Спешнее тоже приехал в Иркутск как ссыльнопоселенец. Его перевели из Забайкальского областного правления в Главное управление Восточной Сибири — ввиду «отличных способностей». Поселились вместе. Но Спешнее спешит обзавестись хозяйством, а Петрашевский живет, как на почтовой станции, тем более что пятерка, с которой он явился в Иркутск, уже истрачена.

Михаил Васильевич не замечает, как исчезли дома и он выбрался на берег какой-то неведомой речушки, вливающейся в необъятную ширь Ангары.
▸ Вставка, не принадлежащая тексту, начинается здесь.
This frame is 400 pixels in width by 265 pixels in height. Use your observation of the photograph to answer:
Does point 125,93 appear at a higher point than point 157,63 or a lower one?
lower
Может быть, в другое время, в другом настроении он бы и полюбовался этим зимним простором, этой сибирской мощью, но сейчас ему не до них. Да к тому же вечерний сумрак уже слизнул очертания предметов, а Михаил Васильевич очень близорук. Невдалеке смутно проступает силуэт какого-то монастыря. В неверном отсвете вечерней зари он кажется повисшим в воздухе — и под ним и над ним простираются белые равнины, чуть-чуть подернутые розовым светом. Петрашевский понял, что ушел за черту города.

Быстро темнело. Нужно было выбираться.

Порывистый холодный ветер дул теперь в спину.

Из тьмы выглянул сияющий огнями генерал-губернаторский дворец.

Ветер, будто подгоняя, не давал отвернуть в сторону, подвывал: «Иди, иди на поклон, здесь ходят все…»

Настроение, такое светлое еще утром, катастрофически портилось. Иркутск казался такой же затерянной, захолустной дырой, как и те заводы, в которых он провел каторжные годы. Разве только побольше размером.

Мысли путались, и Петрашевский никак не мог додумать до конца что-то самое важное, самое сокровенное.

То ему казалось, что после стольких лет каторжных скитаний, нужды, голода он имеет право подумать о себе, забыть гордость, забыть прошлое, и нижайше ходатайствовать о возвращении прав состояния. (Это минуты слабости — и он гонит коварную мысль.) То перед глазами появлялись лица товарищей, которые все еще томятся где-то в Омске, Томске, по заводам и штрафным ротам. Им хуже. Но что же делать? Ужели и здесь он должен давать частные уроки детям сибирских самодуров, детям, которые, за 1редким исключением, уже испорчены с детства обстановкой постоянной праздности и мечтают только о богатстве и грубых, а подчас и жестоких забавах. О нет, он не педагог, не воспитатель. Уроки — крайность, насущный хлеб.